SELECTED EXCERPT below:

Connecticut River Journey — A Plan With a Past

Sometimes we can go home again, for a little while

Peg Lewis
5 min readSep 28, 2021
Photo by Elaine Brewer on Unsplash — Connecticut River

I was born on the Connecticut river, so to speak.

I was born in Hartford CT, which was founded on the Connecticut River back in the 1600s. My first house was just up the hill from the Connecticut river, and I could see it if I went out on the sidewalk and looked down a long hill as far as I could see. Right in front of the river was a train track, and whenever I heard a train, I ran to watch. And then there was the river behind it.

I haven’t seen the Connecticut river from that spot for about 72 years, but I’m taking my son (himself a grandfather) and we’re going to have a look.

It will be October then, lovely I expect because of the lingering colors and because the snow will still be a month or two in the future.

Connecticut is about 2500 miles from where I live now, in Tucson. We’re flying in, converging in Chicago for the second half of the flight east. Connecticut is family turf, and I’m going to share my memories with my son. We probably won’t have time to go to Boston where he grew up so he can share his with me.

While we were talking about places in the east that we would like to visit together, I realized that a great number of events from my growing-up years were based on the Connecticut river: birth, first home, college, first date with the guy I married, and we think the home of a great great great great great grandfather.

Also, many cousins still live there.

So we thought we’d start at the very beginning of the river and follow it down to where it empties into Long Island Sound (another body of water important to me when I was growing up, the place where I swam and sailed).

But where does this river begin? The Connecticut that I know is not a trickle, it is a wide, well-developed body of a vast amount of water.

A little research showed that the mighty and personally important Connecticut, which divides New Hampshire from Vermont, which served as a conduit for Dutch explorers before the Pilgrims arrived a hundred miles to the east and stepped onto Plymouth Rock, starts as I guess most rivers do as a trickle in the woods.

You drive all the way to the Canadian border, to a crossing into Quebec, then just before the border join a footpath that rises in altitude several hundred feet on a rugged, rocky trail. Finally a sign says Fourth Connecticut Lake. (No, I haven’t been there myself. Not yet. And research shows us that we’re not going to be able to drive to it, only to the border crossing. So I suspect we won’t see it in person.)

It’s a tiny lake. I’ve heard it referred to as a pond. Small as it is, it’s the headwaters of the 410+/- mile long Connecticut River.

We hope to follow the entire length of the river during the 2–3 days we have.

One important spot is a dam at Wilder NH. This is where John and I had our first date, a lovely dinner at the Wilder Inn. Not your typical blind date! The fine dining on that first date was a real eye-opener.

End of SELECTED EXCERPT.
EXCERPTED DATA below:

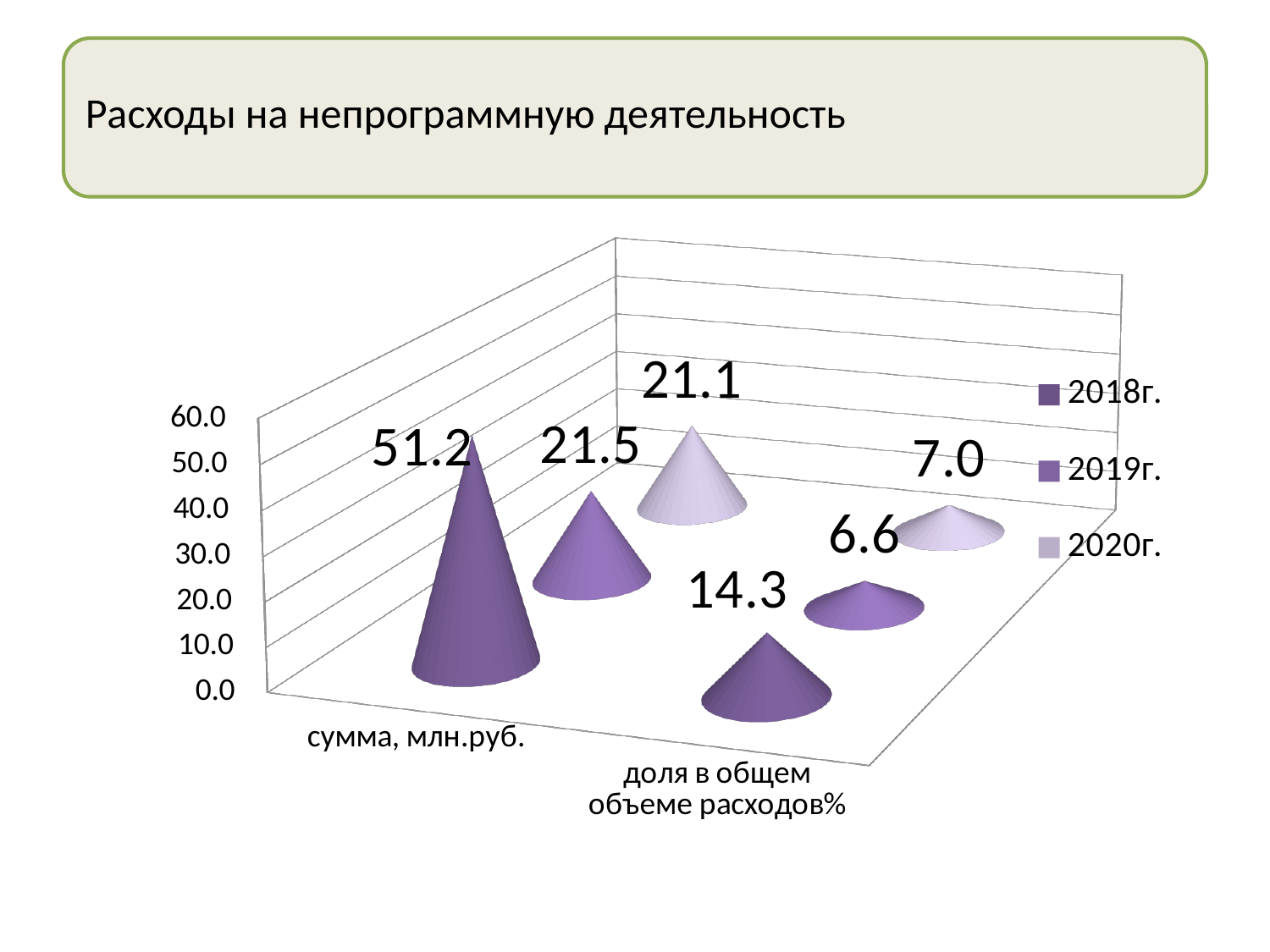
What is the difference between the 2018г. and 2019г. values in the category 'сумма, млн.руб.'? 29.7 What is the value for 2020г. in the category 'сумма, млн.руб.'? 21.1 What is the title of the slide above the chart? Расходы на непрограммную деятельность What is the value for 2020г. in the category 'доля в общем объеме расходов%'? 7.0 What is the value for 2018г. in the category 'доля в общем объеме расходов%'? 14.3 What is the value for 2019г. in the category 'сумма, млн.руб.'? 21.5 Which year has the lowest value in the category 'доля в общем объеме расходов%'? 2019г. What is the value for 2018г. in the category 'сумма, млн.руб.'? 51.2 Which is larger in the category 'доля в общем объеме расходов%': the value for 2019г. or for 2020г.? 2020г. What is the value for 2019г. in the category 'доля в общем объеме расходов%'? 6.6 How many series does the legend list? 3 Which year has the highest value in the category 'сумма, млн.руб.'? 2018г.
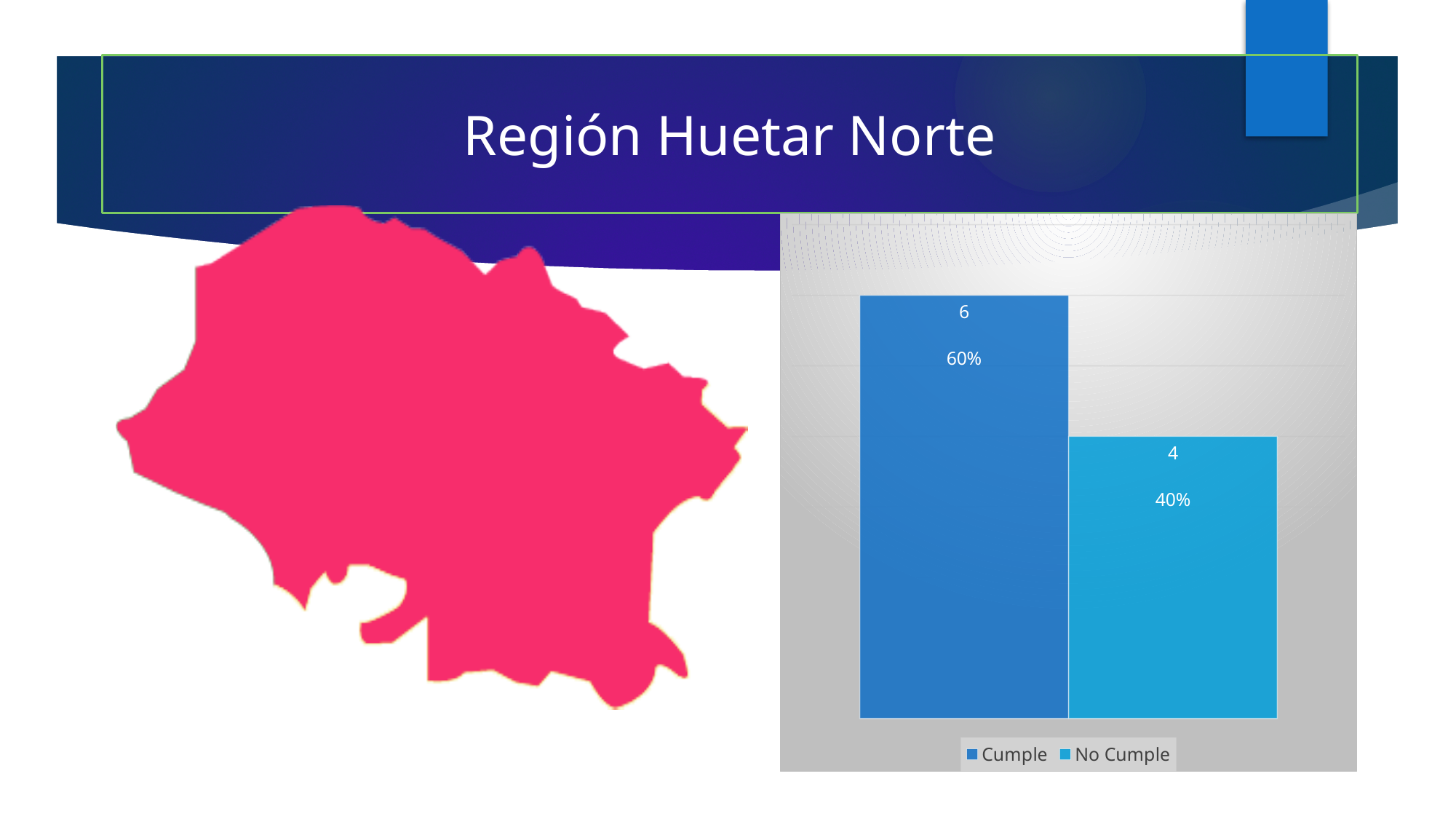
What is the total of the Cumple and No Cumple values? 10 What is the value for Cumple? 6 What is the value for No Cumple? 4 Which series has the highest value? Cumple What percentage is shown on the Cumple bar? 60% What is the title of the slide containing the chart? Región Huetar Norte What is the difference between the Cumple and No Cumple values? 2 How many series does the legend list? 2 Which series has the lowest value? No Cumple Which is larger, Cumple or No Cumple? Cumple What kind of chart is shown on the slide? Bar chart What percentage is shown on the No Cumple bar? 40%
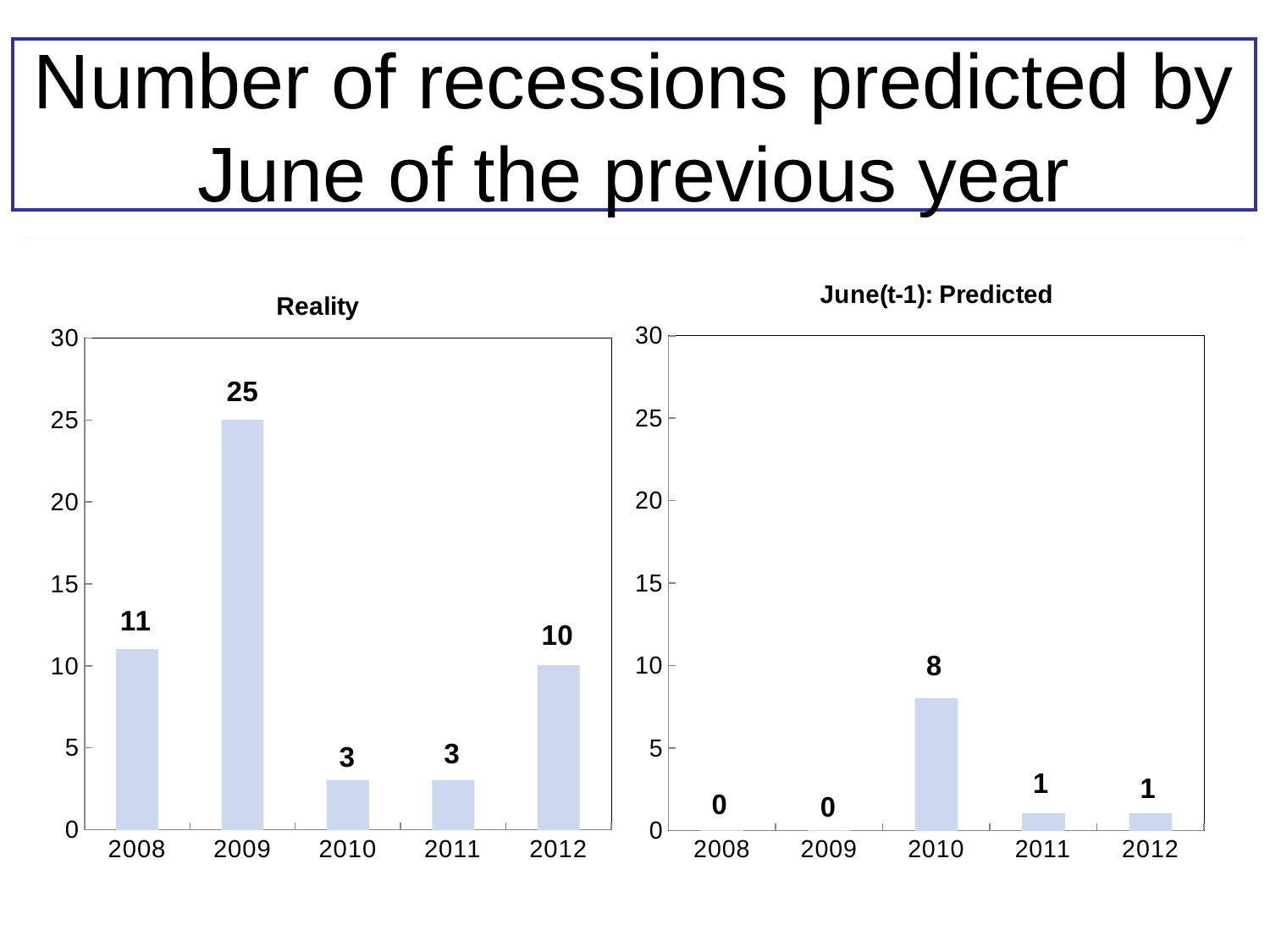
In the "Reality" chart, which year has the highest value? 2009 How many years are shown on the x axis of the "June(t-1): Predicted" chart? 5 What is the title of the chart on the right side of the slide? June(t-1): Predicted In the "Reality" chart, what is the difference between the values for 2009 and 2008? 14 In the "June(t-1): Predicted" chart, what is the difference between the values for 2010 and 2011? 7 In the "June(t-1): Predicted" chart, which year has the highest value? 2010 What kind of chart is the "Reality" chart? bar chart In the "Reality" chart, what is the value for 2009? 25 In the "Reality" chart, is the value for 2009 greater or less than 20? greater In the "Reality" chart, which is larger, the value for 2008 or the value for 2012? 2008 In the "June(t-1): Predicted" chart, what is the value for 2012? 1 In the "June(t-1): Predicted" chart, what is the value for 2010? 8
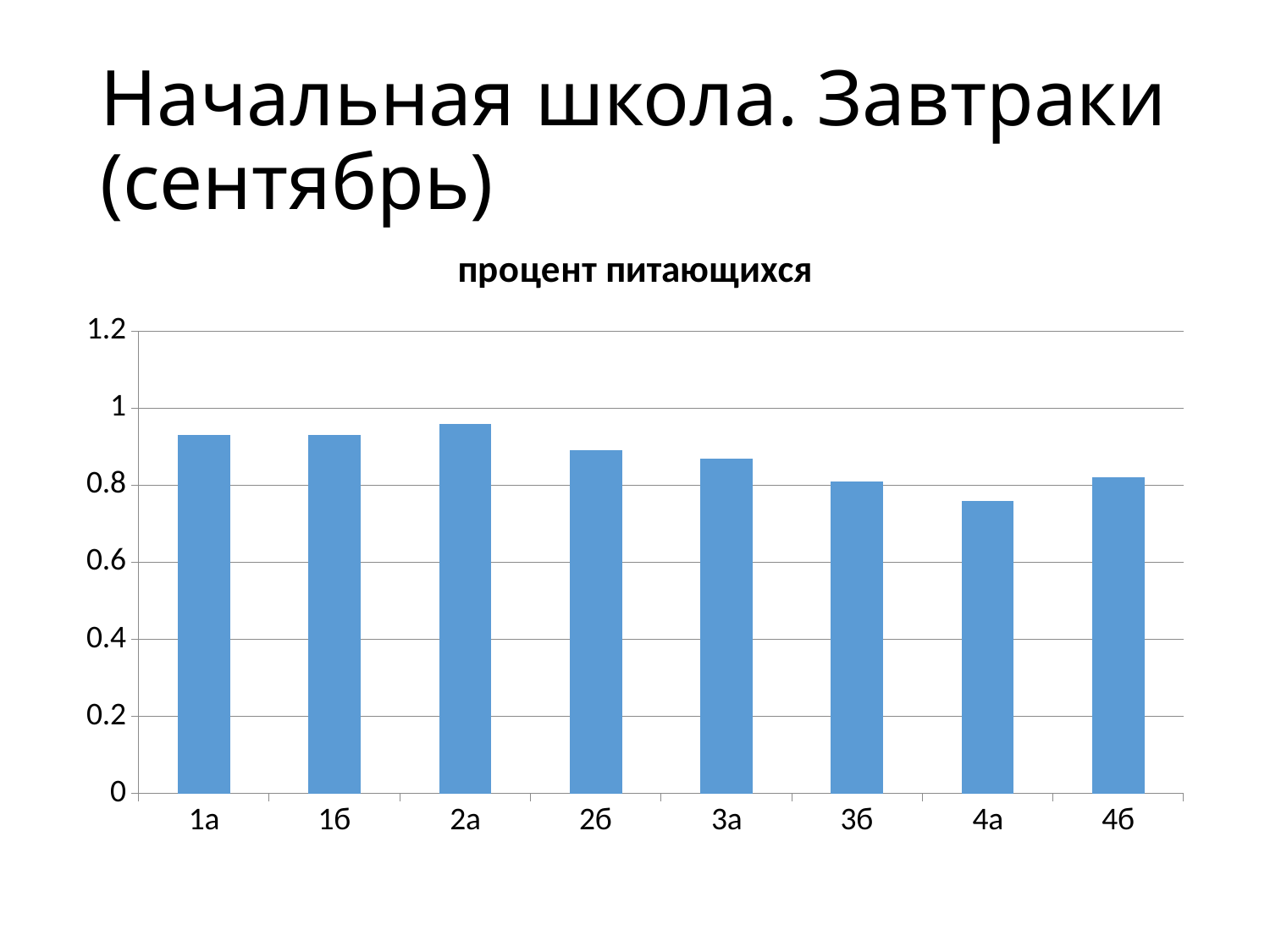
Which is larger, the value for 2а or the value for 4а? 2а Is the value for 1а greater or less than 0.8? greater Is the value for 3б greater or less than 0.6? greater What is the title of the chart? процент питающихся What kind of chart is shown on the slide? bar chart Which class has the lowest value? 4а Is the value for 2а greater or less than 1? less Which is larger, the value for 1б or the value for 3б? 1б How many classes (categories) are shown on the x axis? 8 Which class has the highest value? 2а What is the highest tick value shown on the vertical axis? 1.2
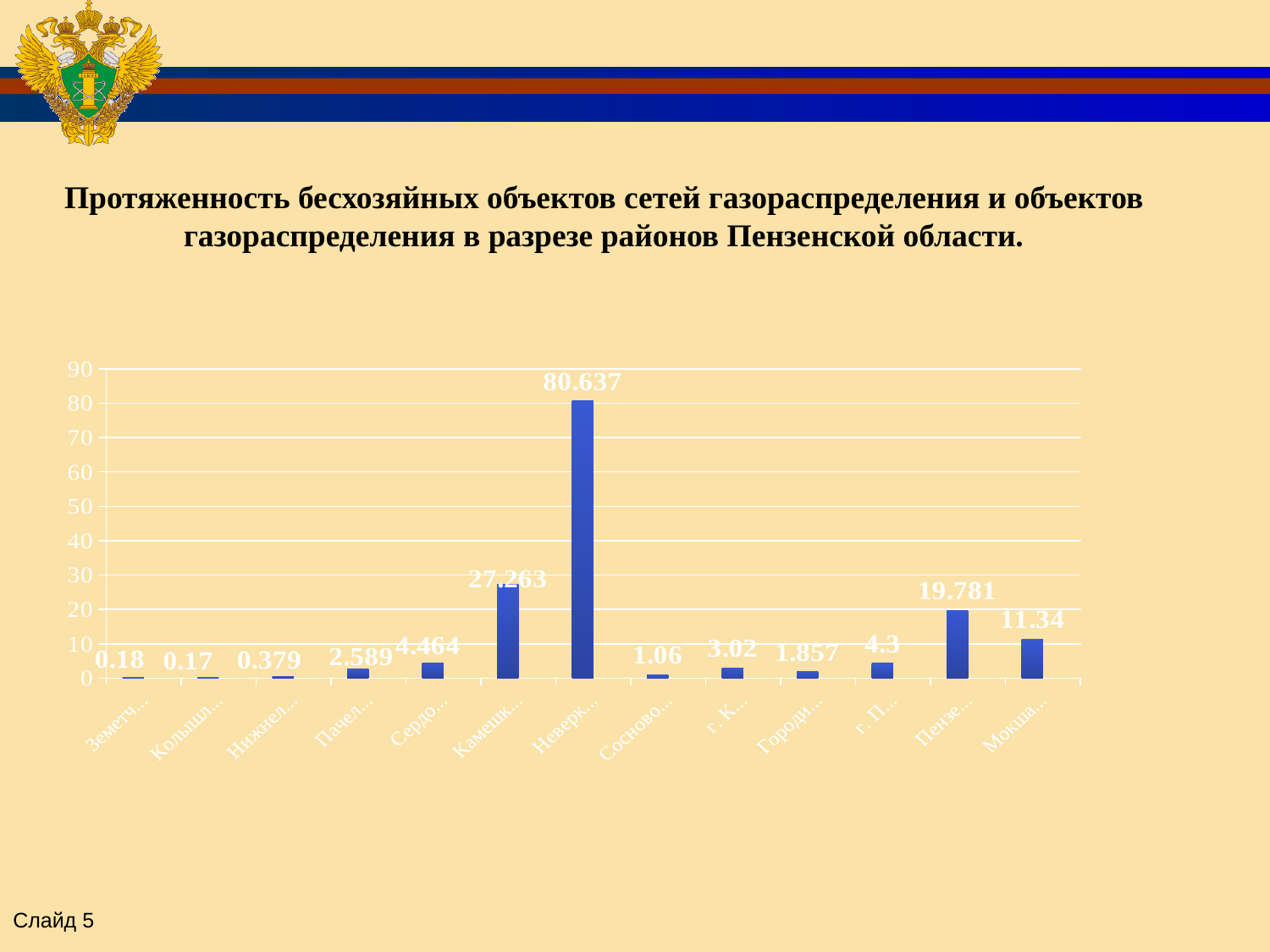
What is the value of the first bar (Земетч...)? 0.18 What is the value of the tallest bar in the chart? 80.637 What type of chart is shown on the slide? bar chart Is the value of the seventh bar (Неверк...) greater or less than 70? greater What is the value of the twelfth bar (Пензе...)? 19.781 What is the value of the last bar (Мокша...)? 11.34 Which bar has the highest value in the chart? the seventh bar (Неверк...) What is the highest value shown on the vertical axis? 90 What is the difference between the tallest bar (80.637) and the sixth bar (27.263)? 53.374 What is the value of the sixth bar (Камешк...)? 27.263 Which is larger: the value of the twelfth bar (Пензе...) or the last bar (Мокша...)? the twelfth bar (Пензе...), 19.781 How many bars (categories) are plotted in the chart? 13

End of EXCERPTED DATA.

### ASSIGNED TASK 1
Answer these from the Connecticut River essay:
(a) In what city was the writer born?
(b) What sign marks the small lake at the river's headwaters?
(c) Where did the writer and John have their first date?
### ASSIGNED TASK 2
Proceed with the Connecticut River essay, picking up right after its final sentence.
The material above isn't needed here.

### ANSWER BOX 1
(a) Hartford, CT
(b) Fourth Connecticut Lake
(c) At the Wilder Inn, at Wilder, NH

### ANSWER BOX 2
Then we will duck into Hanover NH, where John and I had our first home. We lived there only briefly, for the six or so weeks we had between our wedding and his flight to San Diego to begin graduate school. I was to leave a few days later and drive back to Smith College, also on the Connecticut, for my senior year.

Photo by Rick Monteiro on Unsplash

Then we will go to Hartford, where I was born; to Wethersfield, where I first lived; and then to Long Island Sound, not far from where I first learned to sail. The town where it enters Long Island Sound is Old Saybrook. I remember my mother telling me her mother used to like to go there in the summer.

So that’s our plan.

What I’d really like to do is to get out and walk along every tributary — there are 148 of them, of which 38 are major, according to Wikipedia’s article on the Connecticut River — but we’re not going to do that in 2–3 days.

I just wonder how many other parts of my life, parts I don’t remember, occurred along the Connecticut. Some important ones happened hundreds of years before I was born. What patriots from way back trod these same paths, haggled about these borders, farmed these lands, or moved west?

I don’t know what we’ll actually do. It will just be nice to be in New England with a beloved son, to take in the fall again. But if nothing else, I want to stand with him in front of the little house my mother built in Wethersfield and see it from there, with my old eyes. Maybe a train will go by, and that might even be enough.

Peg Lewis is a great-grandmother, a linguist, and a life-long writer and scientist. She was born in New England. She also lived in San Diego, Spain, Switzerland, Beijing, New Zealand, and the Pacific Northwest. She currently resides in Tucson in a 3-generation household where she is next-to-oldest.

Peg believes in Old Love, a rich genre not to be confused with young romance. Old Love is about relationships, deep, enduring, and complicated. She knows: she has been married to space scientist and author John S Lewis for 57 years, and if she is old, he is yet older.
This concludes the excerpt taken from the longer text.